I woke up this morning coughing, from the smoke I assume.
I rose to a sitting position in my bed, noticed that the fire across the river wasn’t flames any longer but was still billowing smoke, and fell back down to my pillow.
I’m emotionally and physically tired. There’s a sense of weariness in the air that’s palpable and physically, I’m acutely aware of the lack of sleep I’ve had in the last several nights.
Last night I went to bed and didn’t sleep. I listened to the police and fire sirens. I listened for the helicopters. I listened as fireworks rained down and I was forced to wonder if it was indeed fireworks, or something else.
Around two a.m. I was still wide awake and I made myself a cup of tea. I found myself sitting on the edge of my bed, looking out the sixth-floor window of my apartment. My feet were resting on the cold, wide ledge of the windowsill, grounding me to the moment. My thoughts were with the unrest. They were with those who were angry and disappointed.

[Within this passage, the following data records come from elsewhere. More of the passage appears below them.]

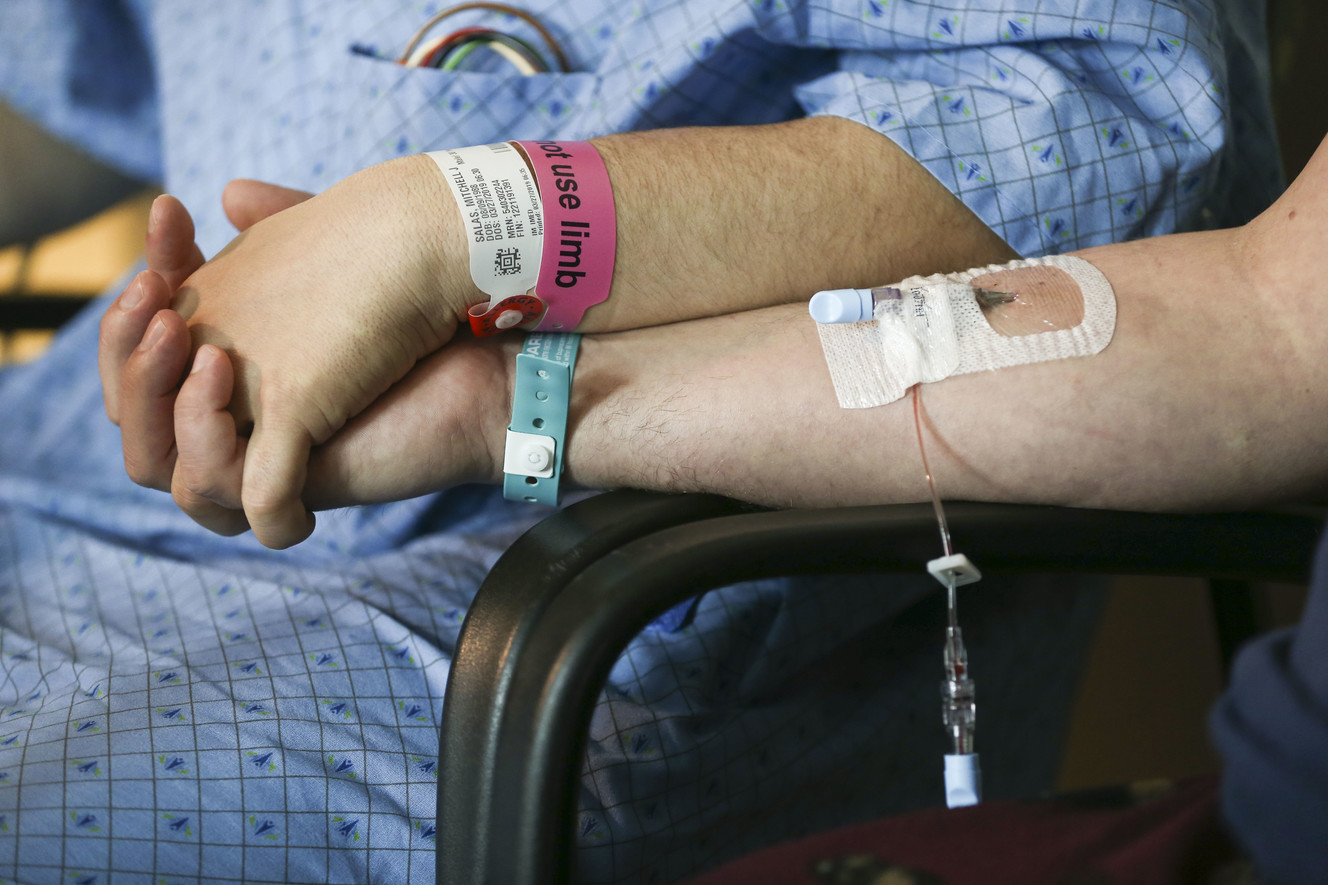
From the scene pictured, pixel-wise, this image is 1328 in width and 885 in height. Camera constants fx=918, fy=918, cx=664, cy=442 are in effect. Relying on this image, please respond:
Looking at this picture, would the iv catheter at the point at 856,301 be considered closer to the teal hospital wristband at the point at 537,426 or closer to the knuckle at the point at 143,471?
the teal hospital wristband at the point at 537,426

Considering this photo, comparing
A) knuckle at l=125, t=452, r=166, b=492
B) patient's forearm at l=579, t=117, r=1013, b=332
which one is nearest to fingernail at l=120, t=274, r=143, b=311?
knuckle at l=125, t=452, r=166, b=492

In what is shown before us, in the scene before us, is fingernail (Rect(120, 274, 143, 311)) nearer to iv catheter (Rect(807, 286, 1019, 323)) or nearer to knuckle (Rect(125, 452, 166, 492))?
knuckle (Rect(125, 452, 166, 492))

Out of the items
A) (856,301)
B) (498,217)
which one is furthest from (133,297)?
(856,301)

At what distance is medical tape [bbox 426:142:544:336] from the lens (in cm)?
79

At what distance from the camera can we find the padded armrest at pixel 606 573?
56 centimetres

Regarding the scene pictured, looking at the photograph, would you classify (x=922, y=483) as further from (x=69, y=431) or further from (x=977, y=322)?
(x=69, y=431)

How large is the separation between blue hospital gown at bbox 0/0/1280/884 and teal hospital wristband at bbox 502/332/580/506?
195 mm

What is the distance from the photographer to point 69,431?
Answer: 1316mm

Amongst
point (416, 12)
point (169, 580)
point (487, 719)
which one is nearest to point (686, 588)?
point (487, 719)

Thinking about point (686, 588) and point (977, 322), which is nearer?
point (686, 588)

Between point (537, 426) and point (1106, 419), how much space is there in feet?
1.54

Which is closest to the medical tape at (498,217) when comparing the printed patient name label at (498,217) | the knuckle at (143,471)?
the printed patient name label at (498,217)

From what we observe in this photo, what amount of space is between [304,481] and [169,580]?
384 mm

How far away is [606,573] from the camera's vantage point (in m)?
0.60
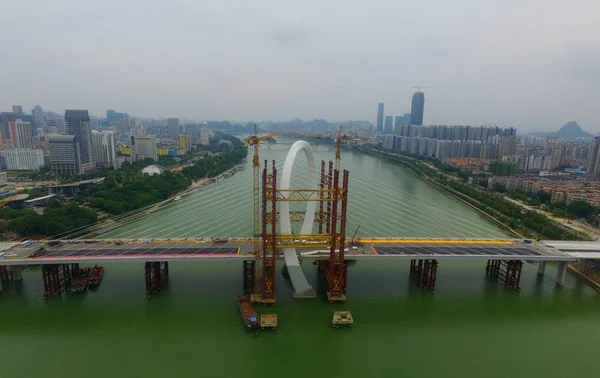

My eyes fell on the lines of squad cars lining the parking lot near my apartment building and I thought about the lives and safety of everyone out there, protestor or not. My heart muscles were stretching with the moments, like time ticking away. And it was ticking away.
I wasn’t sleeping.
I had just resigned myself to get up from my perch at the window when my eyes fell on something unexpected. My eyes welled up with tears as they took in the sight of a heart strung up in huge lights on the edge of downtown Minneapolis.
My stretching, painful heart wasn’t alone.
We’re not alone. Even in the darkness of a pandemic and rioting, in the weariness of lack of sleep and of worry and concern, we are not alone. We’re listening.